Open desb42 opened 5 years ago
looking at the logs (see #527) for the log, the last SQLITE error may be indicative?
mass_parse.fail_end; err=[err 0] <org.sqlite.SQLiteException> [SQLITE_CONSTRAINT_UNIQUE]
A UNIQUE constraint failed (UNIQUE constraint failed: hxtn_page.page_id, hxtn_page.wkr_id, hxtn_page.data_id)
[err 1] <db> db.engine:exec failed: url=data
source=g:\xowa\wiki\en.wikipedia.org\tmp\xomp\xomp_004\xomp_wkr.sqlite3;version=3;
sql=CREATE UNIQUE INDEX IF NOT EXISTS hxtn_page__pkey ON hxtn_page (page_id, wkr_id, data_id);
[trace]:
org.sqlite.core.DB.newSQLException(DB.java:909)
org.sqlite.core.DB.newSQLException(DB.java:921)
org.sqlite.core.DB.throwex(DB.java:886)
org.sqlite.core.NativeDB._exec_utf8(Native Method)
org.sqlite.core.NativeDB._exec(NativeDB.java:87)
org.sqlite.jdbc3.JDBC3Statement.executeUpdate(JDBC3Statement.java:116)

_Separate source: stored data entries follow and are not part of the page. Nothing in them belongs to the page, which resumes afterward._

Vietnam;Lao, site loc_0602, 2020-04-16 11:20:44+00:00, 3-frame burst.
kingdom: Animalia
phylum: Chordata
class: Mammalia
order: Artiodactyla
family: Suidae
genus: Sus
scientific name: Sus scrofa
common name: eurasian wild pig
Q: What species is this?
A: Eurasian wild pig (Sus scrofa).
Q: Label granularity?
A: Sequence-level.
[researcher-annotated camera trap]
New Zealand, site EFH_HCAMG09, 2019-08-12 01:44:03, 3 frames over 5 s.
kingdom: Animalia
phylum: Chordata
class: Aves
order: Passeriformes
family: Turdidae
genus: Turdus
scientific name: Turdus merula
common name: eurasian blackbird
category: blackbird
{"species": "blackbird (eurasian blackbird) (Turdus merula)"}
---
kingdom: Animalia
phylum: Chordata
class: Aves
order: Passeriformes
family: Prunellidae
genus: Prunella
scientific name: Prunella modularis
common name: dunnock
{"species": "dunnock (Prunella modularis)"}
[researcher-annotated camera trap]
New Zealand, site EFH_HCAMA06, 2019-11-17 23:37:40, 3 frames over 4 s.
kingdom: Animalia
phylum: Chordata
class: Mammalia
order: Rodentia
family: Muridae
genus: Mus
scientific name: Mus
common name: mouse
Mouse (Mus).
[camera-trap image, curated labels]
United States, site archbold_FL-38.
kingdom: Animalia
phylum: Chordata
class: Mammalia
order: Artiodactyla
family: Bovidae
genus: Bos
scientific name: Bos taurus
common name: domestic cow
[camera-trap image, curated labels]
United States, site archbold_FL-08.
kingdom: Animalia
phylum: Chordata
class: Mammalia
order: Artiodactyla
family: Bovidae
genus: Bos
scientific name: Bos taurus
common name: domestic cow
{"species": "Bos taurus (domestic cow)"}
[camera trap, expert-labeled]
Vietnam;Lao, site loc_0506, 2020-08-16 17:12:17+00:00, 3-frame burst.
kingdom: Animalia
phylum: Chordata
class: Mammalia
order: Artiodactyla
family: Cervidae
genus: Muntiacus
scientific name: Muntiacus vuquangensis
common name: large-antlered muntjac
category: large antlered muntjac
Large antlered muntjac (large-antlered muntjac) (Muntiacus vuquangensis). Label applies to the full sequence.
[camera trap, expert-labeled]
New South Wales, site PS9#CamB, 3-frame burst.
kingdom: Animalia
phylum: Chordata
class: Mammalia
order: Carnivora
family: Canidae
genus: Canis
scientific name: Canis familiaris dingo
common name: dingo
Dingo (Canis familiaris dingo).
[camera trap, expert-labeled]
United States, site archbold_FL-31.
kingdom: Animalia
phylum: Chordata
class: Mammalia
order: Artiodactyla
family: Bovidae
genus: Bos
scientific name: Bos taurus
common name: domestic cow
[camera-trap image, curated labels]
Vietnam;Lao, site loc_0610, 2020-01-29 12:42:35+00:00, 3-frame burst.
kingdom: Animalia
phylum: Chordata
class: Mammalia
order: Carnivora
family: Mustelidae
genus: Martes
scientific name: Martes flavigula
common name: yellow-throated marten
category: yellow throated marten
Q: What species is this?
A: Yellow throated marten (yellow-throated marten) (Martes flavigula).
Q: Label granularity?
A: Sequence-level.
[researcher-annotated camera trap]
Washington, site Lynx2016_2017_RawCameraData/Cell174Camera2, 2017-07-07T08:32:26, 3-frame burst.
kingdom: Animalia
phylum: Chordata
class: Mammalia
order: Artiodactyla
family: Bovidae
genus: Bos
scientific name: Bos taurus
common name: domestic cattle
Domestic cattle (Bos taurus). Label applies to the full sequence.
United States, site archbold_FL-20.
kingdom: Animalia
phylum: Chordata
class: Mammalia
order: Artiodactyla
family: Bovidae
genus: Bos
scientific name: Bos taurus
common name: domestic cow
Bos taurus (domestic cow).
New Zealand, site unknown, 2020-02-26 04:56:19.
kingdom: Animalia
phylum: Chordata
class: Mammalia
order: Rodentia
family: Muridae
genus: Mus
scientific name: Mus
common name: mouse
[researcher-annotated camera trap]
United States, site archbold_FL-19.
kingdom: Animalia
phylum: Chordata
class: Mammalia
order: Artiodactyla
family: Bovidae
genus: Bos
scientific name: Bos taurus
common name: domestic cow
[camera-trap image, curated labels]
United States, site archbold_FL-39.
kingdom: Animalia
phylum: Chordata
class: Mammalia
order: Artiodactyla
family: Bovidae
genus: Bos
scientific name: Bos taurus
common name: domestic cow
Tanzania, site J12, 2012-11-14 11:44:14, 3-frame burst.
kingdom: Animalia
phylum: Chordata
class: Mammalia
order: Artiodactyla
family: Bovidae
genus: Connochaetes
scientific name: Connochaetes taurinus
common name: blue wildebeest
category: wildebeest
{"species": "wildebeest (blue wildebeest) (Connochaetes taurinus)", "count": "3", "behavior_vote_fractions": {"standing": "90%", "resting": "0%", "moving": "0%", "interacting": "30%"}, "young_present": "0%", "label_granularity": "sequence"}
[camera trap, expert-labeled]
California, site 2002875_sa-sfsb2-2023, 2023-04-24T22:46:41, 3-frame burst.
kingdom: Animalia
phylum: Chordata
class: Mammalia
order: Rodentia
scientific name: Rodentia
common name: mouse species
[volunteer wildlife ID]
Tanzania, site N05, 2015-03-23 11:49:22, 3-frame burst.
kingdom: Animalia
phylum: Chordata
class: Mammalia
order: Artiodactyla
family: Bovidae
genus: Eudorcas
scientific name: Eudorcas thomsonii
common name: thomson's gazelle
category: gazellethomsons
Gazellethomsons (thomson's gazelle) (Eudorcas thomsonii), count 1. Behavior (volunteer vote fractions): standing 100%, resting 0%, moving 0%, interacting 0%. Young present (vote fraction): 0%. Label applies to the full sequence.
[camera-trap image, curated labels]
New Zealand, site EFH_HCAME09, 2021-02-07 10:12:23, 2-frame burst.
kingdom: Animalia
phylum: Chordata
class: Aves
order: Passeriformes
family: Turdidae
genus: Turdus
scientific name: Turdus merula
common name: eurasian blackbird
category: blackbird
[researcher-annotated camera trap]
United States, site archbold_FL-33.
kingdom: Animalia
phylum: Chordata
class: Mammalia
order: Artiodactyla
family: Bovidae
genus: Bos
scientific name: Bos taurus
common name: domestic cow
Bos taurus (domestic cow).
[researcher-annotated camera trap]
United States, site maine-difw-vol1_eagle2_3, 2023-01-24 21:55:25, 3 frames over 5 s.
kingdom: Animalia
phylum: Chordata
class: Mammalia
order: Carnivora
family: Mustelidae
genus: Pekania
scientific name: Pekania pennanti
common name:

gplx.dbs.engines.Db_engine_sql_base.Exec_as_int(Db_engine_sql_base.java:48)
gplx.dbs.engines.Db_engine_sql_base.Meta_idx_create(Db_engine_sql_base.java:69)
gplx.dbs.Db_conn.Meta_idx_create(Db_conn.java:47)
gplx.xowa.htmls.hxtns.pages.Hxtn_page_tbl.Stmt_end(Hxtn_page_tbl.java:42)
gplx.xowa.htmls.hxtns.pages.Hxtn_page_mgr.Insert_end(Hxtn_page_mgr.java:74)
gplx.xowa.addons.bldrs.mass_parses.parses.wkrs.Xomp_parse_wkr.Exec(Xomp_parse_wkr.java:186)
gplx.xowa.addons.bldrs.mass_parses.parses.wkrs.Xomp_parse_wkr.Invk(Xomp_parse_wkr.java:213)
gplx.Gfo_invk_.Invk_by_msg(Gfo_invk_.java:34)
gplx.core.threads.Thread_adp.run(Thread_adp.java:33)
java.lang.Thread.run(Thread.java:748)
possibly?
the mass.parse phase has gone very well and taken 3.5 days with very few #invoke errors
Nice, good to hear. I'm trying to rebuild www.wikidata.org (keeps failing around Property 66## out of 68##), but will kick off a run sometime this week.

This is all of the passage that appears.